**Document text**.

Do you find yourself struggling to read a book because it’s harder to see the words? If there are times where you find yourself less comfortable reading at your normal distance or magnification, it’s a sign that your vision could be changing. This is common after age 40 and especially after age 60. However, your vision changes noticeably for people of all ages. These are a few reasons why that change happens and what you can do about it!
Vision changes can happen no matter your age or health. However, if you are over 40 and are starting to notice that you don’t see as well as you used to, your eyes aren’t playing tricks on you. It’s common to experience vision changes after age 40 and especially after age 60. These changes are nothing to be alarmed about, but you might want to schedule an eye appointment just to be sure.
As you age, the lens of your eyes become increasingly inflexible, making it harder to focus on close objects. This is a refractive (focusing) error of the eye called presbyopia (or farsightedness). It eventually happens to most people who reach old age, but it’s onset generally starts around age 40 for many people. You can develop farsightedness even if you have enjoyed perfect vision all your life. Age 40 is a common time to start experiencing blurry vision and especially around age 60 and later. However, simply using glasses or contact lenses can correct your vision changes if the issue is a refractive error.
What you eat, if you exercise, the presence of chronic conditions and more can all affect your overall health and the health of your eyes. Seeing spotty vision often? You may be low on electrolytes. Other vision problems that come and go? There may be a medical reason. Simply not getting enough vitamins and minerals can cause vision changes, especially if they aren’t always consistent.

**Aim of the exercise**. Continue the text on why vision changes with age from where it stops. You won't need the listing that follows.

**Listed records**.
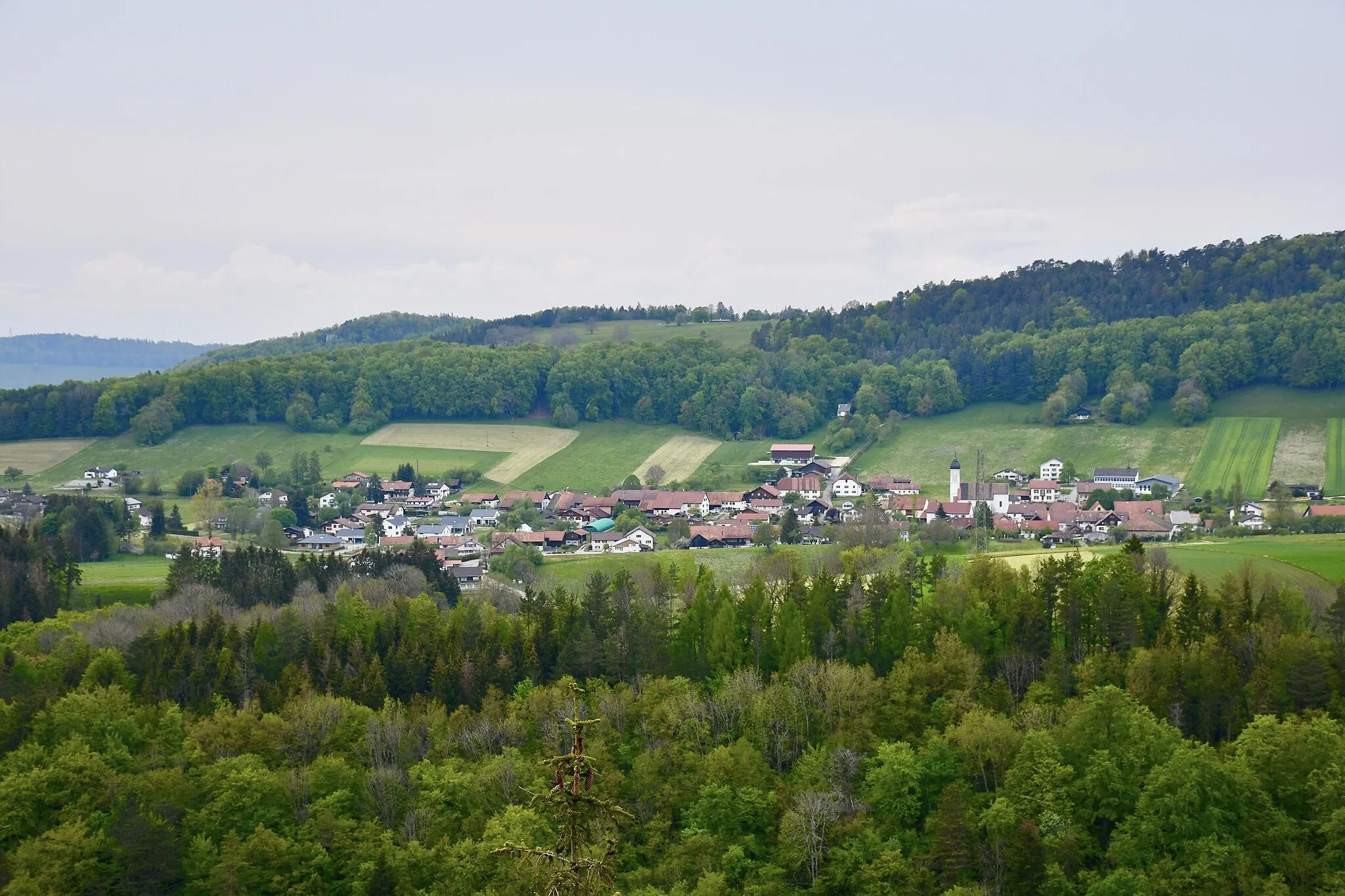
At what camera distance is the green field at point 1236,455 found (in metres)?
83.4

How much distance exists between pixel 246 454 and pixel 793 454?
4402 cm

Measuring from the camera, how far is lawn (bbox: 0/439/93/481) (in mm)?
98562

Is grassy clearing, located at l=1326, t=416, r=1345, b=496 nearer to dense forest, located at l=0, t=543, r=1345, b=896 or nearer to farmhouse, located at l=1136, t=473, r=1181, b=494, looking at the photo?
farmhouse, located at l=1136, t=473, r=1181, b=494

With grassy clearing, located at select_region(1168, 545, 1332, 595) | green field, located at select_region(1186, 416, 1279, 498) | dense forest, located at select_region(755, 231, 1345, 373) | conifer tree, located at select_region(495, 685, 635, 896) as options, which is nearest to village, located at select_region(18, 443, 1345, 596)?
green field, located at select_region(1186, 416, 1279, 498)

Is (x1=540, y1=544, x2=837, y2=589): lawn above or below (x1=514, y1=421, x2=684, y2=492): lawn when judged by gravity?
below

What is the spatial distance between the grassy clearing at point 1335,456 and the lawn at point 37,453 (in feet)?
286

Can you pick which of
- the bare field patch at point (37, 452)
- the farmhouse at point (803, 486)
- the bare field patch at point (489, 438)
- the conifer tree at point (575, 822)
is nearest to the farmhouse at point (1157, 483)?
the farmhouse at point (803, 486)

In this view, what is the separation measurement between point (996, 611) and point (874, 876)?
13074mm

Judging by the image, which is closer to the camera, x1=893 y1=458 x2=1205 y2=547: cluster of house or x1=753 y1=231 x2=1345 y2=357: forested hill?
x1=893 y1=458 x2=1205 y2=547: cluster of house

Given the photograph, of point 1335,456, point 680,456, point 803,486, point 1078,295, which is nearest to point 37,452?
point 680,456

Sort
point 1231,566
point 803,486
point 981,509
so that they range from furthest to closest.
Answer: point 803,486
point 981,509
point 1231,566

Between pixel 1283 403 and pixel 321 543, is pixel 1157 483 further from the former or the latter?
pixel 321 543

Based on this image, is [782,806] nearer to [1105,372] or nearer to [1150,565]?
[1150,565]

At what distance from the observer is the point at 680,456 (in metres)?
106
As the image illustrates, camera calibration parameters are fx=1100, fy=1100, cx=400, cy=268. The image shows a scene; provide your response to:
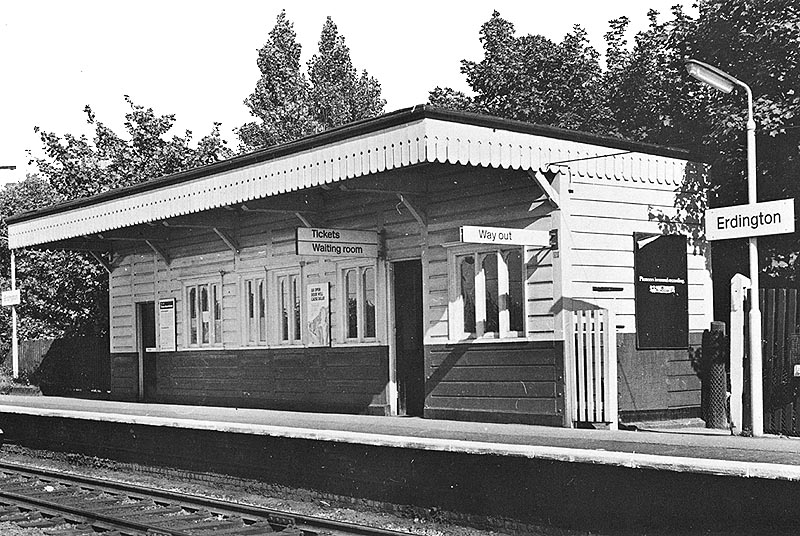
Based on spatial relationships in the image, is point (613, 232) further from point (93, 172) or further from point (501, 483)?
point (93, 172)

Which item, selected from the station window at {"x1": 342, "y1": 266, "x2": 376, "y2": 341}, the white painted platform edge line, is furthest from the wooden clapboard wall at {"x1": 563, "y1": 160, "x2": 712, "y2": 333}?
the station window at {"x1": 342, "y1": 266, "x2": 376, "y2": 341}

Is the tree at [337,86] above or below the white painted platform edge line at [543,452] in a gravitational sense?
above

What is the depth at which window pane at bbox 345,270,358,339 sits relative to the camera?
16.4m

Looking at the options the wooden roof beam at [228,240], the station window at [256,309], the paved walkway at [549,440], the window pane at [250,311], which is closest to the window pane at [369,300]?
the paved walkway at [549,440]

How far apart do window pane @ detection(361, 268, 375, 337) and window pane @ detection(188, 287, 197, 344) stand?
4.92 m

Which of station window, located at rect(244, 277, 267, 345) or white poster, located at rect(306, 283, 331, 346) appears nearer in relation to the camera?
white poster, located at rect(306, 283, 331, 346)

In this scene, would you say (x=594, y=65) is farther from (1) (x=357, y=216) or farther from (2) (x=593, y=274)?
(2) (x=593, y=274)

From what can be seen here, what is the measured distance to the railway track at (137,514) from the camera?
10164mm

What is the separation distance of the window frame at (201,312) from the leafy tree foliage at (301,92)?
2492 centimetres

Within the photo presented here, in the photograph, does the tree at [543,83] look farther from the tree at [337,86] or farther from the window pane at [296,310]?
the tree at [337,86]

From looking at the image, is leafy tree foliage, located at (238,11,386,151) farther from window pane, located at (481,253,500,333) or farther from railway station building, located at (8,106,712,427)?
window pane, located at (481,253,500,333)

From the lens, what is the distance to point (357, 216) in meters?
16.3

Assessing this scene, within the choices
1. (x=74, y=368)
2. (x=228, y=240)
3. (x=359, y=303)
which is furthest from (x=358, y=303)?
(x=74, y=368)

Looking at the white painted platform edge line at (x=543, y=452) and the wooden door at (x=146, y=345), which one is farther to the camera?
the wooden door at (x=146, y=345)
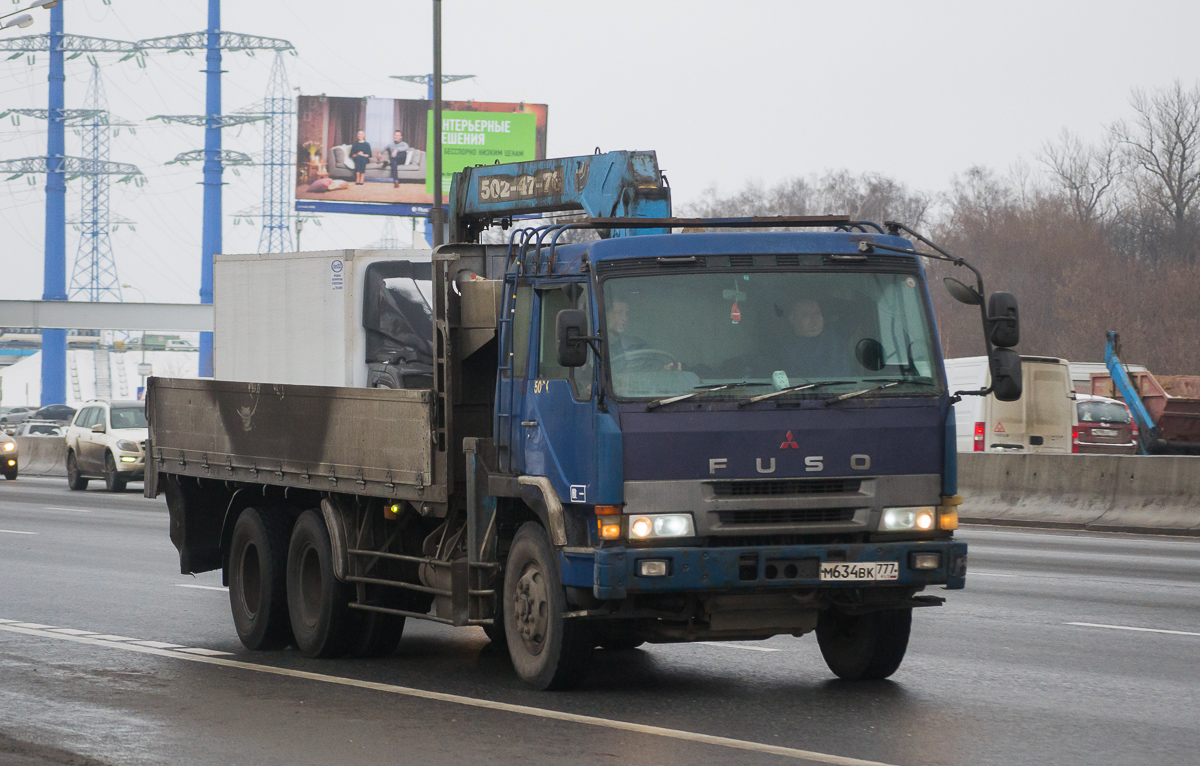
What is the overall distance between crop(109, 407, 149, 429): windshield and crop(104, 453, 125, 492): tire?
644mm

**Answer to the problem**.
We do know that some chronic conditions can lead to your vision changing overtime. Diabetes is one of those conditions that leads to diabetic retinopathy. Diabetic retinopathy is a condition that affects the blood vessels in the retina. According to studies, it’s the leading cause of vision impairment and blindness among working-age adults. The eyes become damaged due to chronically high blood sugar that is generally associated from diabetes.
This is just one example. Any autoimmune disorder can cause vision changes, especially worsening vision over time. Some infections (like pink eye) can affect your vision for a short time, whereas severe infections can lead to vision damage. If you don’t sleep enough, it can mess with your vision as well. Try to notice if you only have vision changes after a poor night of rest or after you use prescriptions or other medications. Changes that come and go may have a trigger (such as allergies) and may be health-related. There are countless causes of fluctuating vision changes, so if you have these, talk to both your eye doctor and other medical professionals.
The first 10 years of life are the years where your eyes reach full development. Out of those 10 years, the first year is when your vision makes the most leaps and bounds. Newborns don’t yet see color, distance, depth perception and many other aspects of eyesight. With each passing week after birth, infants will see farther and farther into the distance. Around 3 months, the eyes uncross and start to coordinate. Three-dimensional vision and more develops as an infant becomes more mobile.
You want to do all that you can to make sure infants develop their eyesight how they should, and you want to take notice of signs that there are vision changes or problems with developing eyesight. If you notice these signs in toddlers/small children, consider taking them to an eye doctor:
School-aged children up to 18 years will often show these same signs when refractive eye errors (focusing errors) are present in the eyes. They may also:
Vision changes that happen from infancy to adulthood are common and many are refractive errors of the eyes. These can easily be treated with the right glasses or contact lens prescriptions. If you suspect that your child, teen or even yourself has a vision problem, make sure to schedule an eye exam with an ophthalmologist. You can schedule this exam by calling Peeper’s Optical at (303) 333-2800!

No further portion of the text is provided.